Our own Pure Oil building is as visually iconic as we have in Geneva, and it still gazes out on our own nationally iconic Lincoln highway. If we are setting bars for what we, as a community, would permit for demolition, no higher bar comes to mind than the one that would be set for this building. This building may be THE “Pure-est” embodiment of a Geneva historical resource celebrating our nation’s burgeoning mobility of the 1930s, when attendants checked your oil and air, cleaned your windows, and 50,000 miles on the odometer was a really old car.
Opponents of saving the building seem to fall into two camps and appeal to property rights and economic hardship.
To property rights: Some of the push back comes from those who say, “It’s Mr. Stanton’s property and he should be able to do anything he wants.” On its face, that seems to appeal to a non-existent ideal. Just like the example above about zoning ordinances and meat processing; nobody can do anything they want.
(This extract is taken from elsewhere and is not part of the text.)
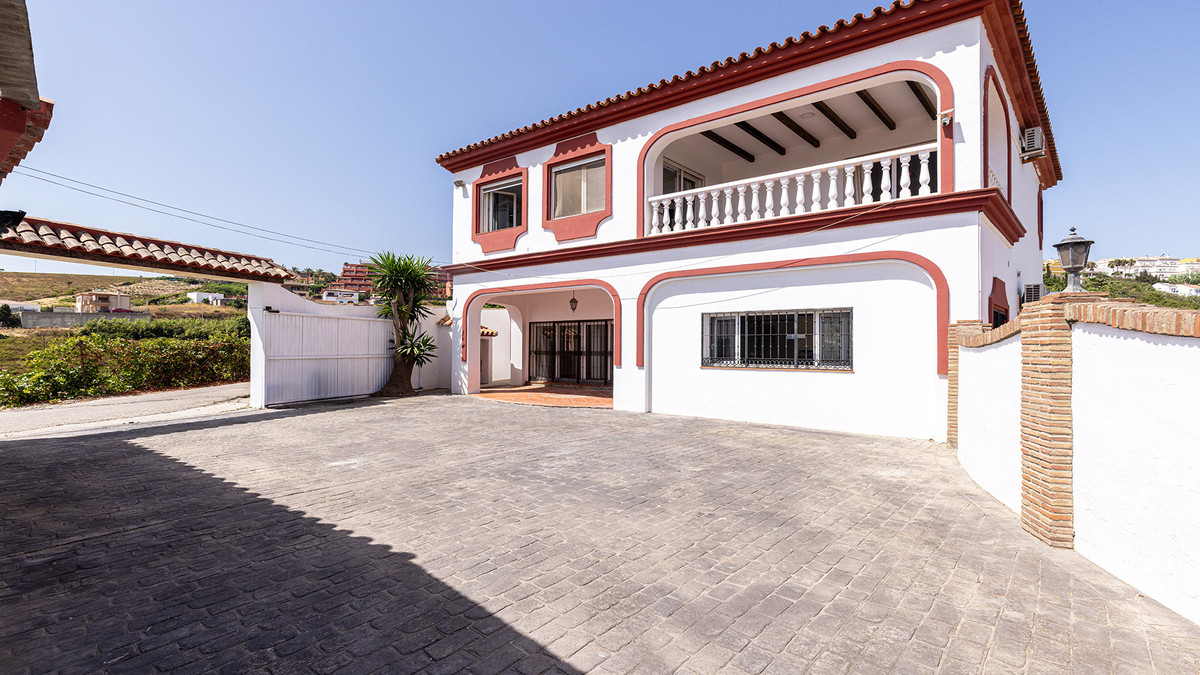 Bedrijfsgebouwen te koop in Manilva | 4 slaapkamers H5464891
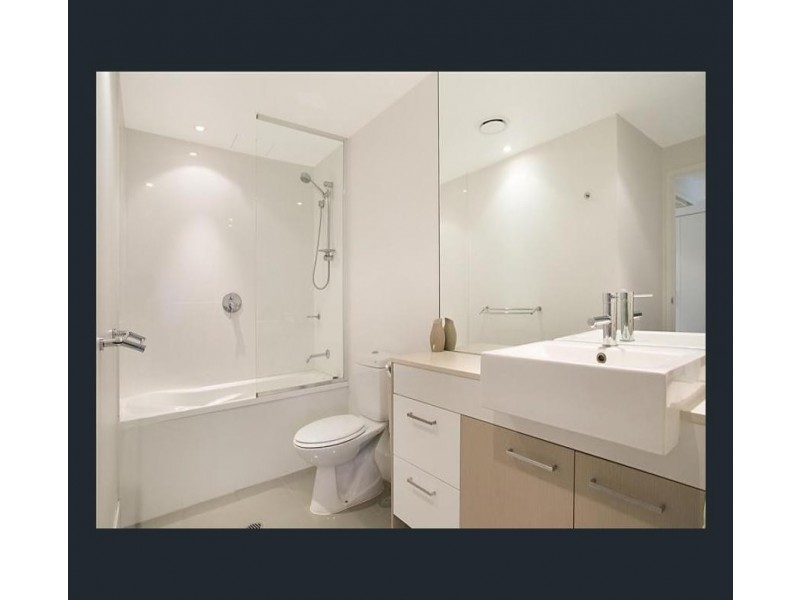 30-32 Paradise Island, Surfers Paradise QLD 4217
There are ordinances that bound all of our property development to protect neighbors and the community. Mr. Stanton, more than most, well knows these bounds in the historic district, and I know he approached this project with his eyes wide open.
To economic hardship: This is the most compelling case to be make here and a valiant effort was made on behalf of his hopeful banking tenant to convince the HPC that it was unduly expensive to make the Pure Oil building economically viable. To be sure, a building of this size does pose challenges but, again, the building was purchased knowing everything about the district and it was obviously iconic.
Moreover, he presently has a tenant in that building who has publicly expressed interest in staying and there are many examples of adaptive re-use of these quirky gas stations. (I acknowledge that Mr. Stanton has made unspecified efforts for this and other of his tenants during the economic downturn in the form of rent reductions and forgiving missed payments. Further indication that he seems to be a stand-up guy.) Mr. Stanton has indicated that he cannot sell the property because, given the housing market, it would go for a “fire sale” price. It should be considered that maybe he can’t get the necessary rent or sale price, not because the property is too limited through preservation ordinances, but because the economy and real estate are in a bad place.
This is where we test the mettle of our elected city officials. Should Mr. Stanton appeal the denial of his demolition request to the full City Council, our elected officials will have to demonstrate whether it supports what the community has clearly said it values. It is easy to be a good citizen when everyone is fat and happy with a strong economy.
It is harder when economic conditions force these unpleasant choices to the table. Demolition is a one-way trip. Just because the economy is down does not make a property less historically valuable. It is not the role of city staff (or a volunteer commission) to make a less-lucrative investment in land speculation somehow more lucrative.
The free market puts these risks on the investor, and the city is not obliged to change its values to benefit one property owner … even a stand-up one.